ASSIGNMENT: Please provide the entries below again, word for word.

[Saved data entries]
+++

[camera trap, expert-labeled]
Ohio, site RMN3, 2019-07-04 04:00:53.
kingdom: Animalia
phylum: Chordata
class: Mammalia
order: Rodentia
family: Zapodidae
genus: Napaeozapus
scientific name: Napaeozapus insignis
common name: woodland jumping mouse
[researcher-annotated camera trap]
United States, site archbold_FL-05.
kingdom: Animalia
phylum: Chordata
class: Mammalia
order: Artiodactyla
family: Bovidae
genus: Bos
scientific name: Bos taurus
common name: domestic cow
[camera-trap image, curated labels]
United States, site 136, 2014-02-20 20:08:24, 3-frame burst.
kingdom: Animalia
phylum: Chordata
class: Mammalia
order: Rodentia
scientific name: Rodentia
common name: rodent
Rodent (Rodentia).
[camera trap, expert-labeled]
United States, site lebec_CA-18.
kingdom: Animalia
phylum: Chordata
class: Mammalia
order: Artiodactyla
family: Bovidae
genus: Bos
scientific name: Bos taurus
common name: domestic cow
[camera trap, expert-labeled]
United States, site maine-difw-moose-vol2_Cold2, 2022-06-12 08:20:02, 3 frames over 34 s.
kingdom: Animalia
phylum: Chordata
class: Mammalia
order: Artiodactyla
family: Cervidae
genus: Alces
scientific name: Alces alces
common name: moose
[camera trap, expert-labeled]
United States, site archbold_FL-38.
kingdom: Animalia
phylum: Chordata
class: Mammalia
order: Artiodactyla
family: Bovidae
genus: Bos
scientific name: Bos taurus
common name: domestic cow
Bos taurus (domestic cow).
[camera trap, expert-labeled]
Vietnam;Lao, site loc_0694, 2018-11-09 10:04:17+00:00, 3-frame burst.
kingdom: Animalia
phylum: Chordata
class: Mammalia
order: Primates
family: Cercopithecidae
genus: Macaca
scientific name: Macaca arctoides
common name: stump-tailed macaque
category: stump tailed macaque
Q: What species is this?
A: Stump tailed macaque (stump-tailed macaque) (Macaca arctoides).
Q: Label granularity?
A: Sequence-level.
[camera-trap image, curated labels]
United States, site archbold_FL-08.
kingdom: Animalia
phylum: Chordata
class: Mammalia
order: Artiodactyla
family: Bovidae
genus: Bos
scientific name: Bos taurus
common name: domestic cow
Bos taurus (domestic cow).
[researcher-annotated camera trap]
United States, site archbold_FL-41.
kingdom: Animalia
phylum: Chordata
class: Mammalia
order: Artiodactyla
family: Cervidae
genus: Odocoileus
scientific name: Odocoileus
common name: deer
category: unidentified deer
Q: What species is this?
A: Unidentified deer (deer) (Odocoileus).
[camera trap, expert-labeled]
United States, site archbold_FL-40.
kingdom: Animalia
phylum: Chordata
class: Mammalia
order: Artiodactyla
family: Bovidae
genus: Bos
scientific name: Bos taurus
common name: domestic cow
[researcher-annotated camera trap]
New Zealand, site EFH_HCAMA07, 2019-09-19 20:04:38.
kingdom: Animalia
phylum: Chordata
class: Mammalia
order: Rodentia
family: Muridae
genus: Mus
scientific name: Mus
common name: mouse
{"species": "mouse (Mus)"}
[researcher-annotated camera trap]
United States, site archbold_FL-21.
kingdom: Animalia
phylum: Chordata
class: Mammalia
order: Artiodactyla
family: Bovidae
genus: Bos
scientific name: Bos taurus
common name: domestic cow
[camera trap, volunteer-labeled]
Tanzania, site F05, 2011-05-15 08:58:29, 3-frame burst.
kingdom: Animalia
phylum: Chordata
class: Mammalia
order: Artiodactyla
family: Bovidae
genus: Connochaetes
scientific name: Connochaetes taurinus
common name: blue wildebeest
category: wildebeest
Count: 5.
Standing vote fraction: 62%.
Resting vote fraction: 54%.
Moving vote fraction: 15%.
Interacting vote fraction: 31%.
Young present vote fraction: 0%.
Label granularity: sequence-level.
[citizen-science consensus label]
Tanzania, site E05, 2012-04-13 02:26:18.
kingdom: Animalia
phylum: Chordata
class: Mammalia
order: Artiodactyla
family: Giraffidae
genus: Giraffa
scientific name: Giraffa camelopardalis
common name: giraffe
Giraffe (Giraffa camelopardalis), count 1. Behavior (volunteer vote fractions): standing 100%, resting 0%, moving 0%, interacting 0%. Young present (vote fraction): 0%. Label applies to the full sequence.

+++

EXERCISE SOLUTION:
[camera trap, expert-labeled]
Ohio, site RMN3, 2019-07-04 04:00:53.
kingdom: Animalia
phylum: Chordata
class: Mammalia
order: Rodentia
family: Zapodidae
genus: Napaeozapus
scientific name: Napaeozapus insignis
common name: woodland jumping mouse
[researcher-annotated camera trap]
United States, site archbold_FL-05.
kingdom: Animalia
phylum: Chordata
class: Mammalia
order: Artiodactyla
family: Bovidae
genus: Bos
scientific name: Bos taurus
common name: domestic cow
[camera-trap image, curated labels]
United States, site 136, 2014-02-20 20:08:24, 3-frame burst.
kingdom: Animalia
phylum: Chordata
class: Mammalia
order: Rodentia
scientific name: Rodentia
common name: rodent
Rodent (Rodentia).
[camera trap, expert-labeled]
United States, site lebec_CA-18.
kingdom: Animalia
phylum: Chordata
class: Mammalia
order: Artiodactyla
family: Bovidae
genus: Bos
scientific name: Bos taurus
common name: domestic cow
[camera trap, expert-labeled]
United States, site maine-difw-moose-vol2_Cold2, 2022-06-12 08:20:02, 3 frames over 34 s.
kingdom: Animalia
phylum: Chordata
class: Mammalia
order: Artiodactyla
family: Cervidae
genus: Alces
scientific name: Alces alces
common name: moose
[camera trap, expert-labeled]
United States, site archbold_FL-38.
kingdom: Animalia
phylum: Chordata
class: Mammalia
order: Artiodactyla
family: Bovidae
genus: Bos
scientific name: Bos taurus
common name: domestic cow
Bos taurus (domestic cow).
[camera trap, expert-labeled]
Vietnam;Lao, site loc_0694, 2018-11-09 10:04:17+00:00, 3-frame burst.
kingdom: Animalia
phylum: Chordata
class: Mammalia
order: Primates
family: Cercopithecidae
genus: Macaca
scientific name: Macaca arctoides
common name: stump-tailed macaque
category: stump tailed macaque
Q: What species is this?
A: Stump tailed macaque (stump-tailed macaque) (Macaca arctoides).
Q: Label granularity?
A: Sequence-level.
[camera-trap image, curated labels]
United States, site archbold_FL-08.
kingdom: Animalia
phylum: Chordata
class: Mammalia
order: Artiodactyla
family: Bovidae
genus: Bos
scientific name: Bos taurus
common name: domestic cow
Bos taurus (domestic cow).
[researcher-annotated camera trap]
United States, site archbold_FL-41.
kingdom: Animalia
phylum: Chordata
class: Mammalia
order: Artiodactyla
family: Cervidae
genus: Odocoileus
scientific name: Odocoileus
common name: deer
category: unidentified deer
Q: What species is this?
A: Unidentified deer (deer) (Odocoileus).
[camera trap, expert-labeled]
United States, site archbold_FL-40.
kingdom: Animalia
phylum: Chordata
class: Mammalia
order: Artiodactyla
family: Bovidae
genus: Bos
scientific name: Bos taurus
common name: domestic cow
[researcher-annotated camera trap]
New Zealand, site EFH_HCAMA07, 2019-09-19 20:04:38.
kingdom: Animalia
phylum: Chordata
class: Mammalia
order: Rodentia
family: Muridae
genus: Mus
scientific name: Mus
common name: mouse
{"species": "mouse (Mus)"}
[researcher-annotated camera trap]
United States, site archbold_FL-21.
kingdom: Animalia
phylum: Chordata
class: Mammalia
order: Artiodactyla
family: Bovidae
genus: Bos
scientific name: Bos taurus
common name: domestic cow
[camera trap, volunteer-labeled]
Tanzania, site F05, 2011-05-15 08:58:29, 3-frame burst.
kingdom: Animalia
phylum: Chordata
class: Mammalia
order: Artiodactyla
family: Bovidae
genus: Connochaetes
scientific name: Connochaetes taurinus
common name: blue wildebeest
category: wildebeest
Count: 5.
Standing vote fraction: 62%.
Resting vote fraction: 54%.
Moving vote fraction: 15%.
Interacting vote fraction: 31%.
Young present vote fraction: 0%.
Label granularity: sequence-level.
[citizen-science consensus label]
Tanzania, site E05, 2012-04-13 02:26:18.
kingdom: Animalia
phylum: Chordata
class: Mammalia
order: Artiodactyla
family: Giraffidae
genus: Giraffa
scientific name: Giraffa camelopardalis
common name: giraffe
Giraffe (Giraffa camelopardalis), count 1. Behavior (volunteer vote fractions): standing 100%, resting 0%, moving 0%, interacting 0%. Young present (vote fraction): 0%. Label applies to the full sequence.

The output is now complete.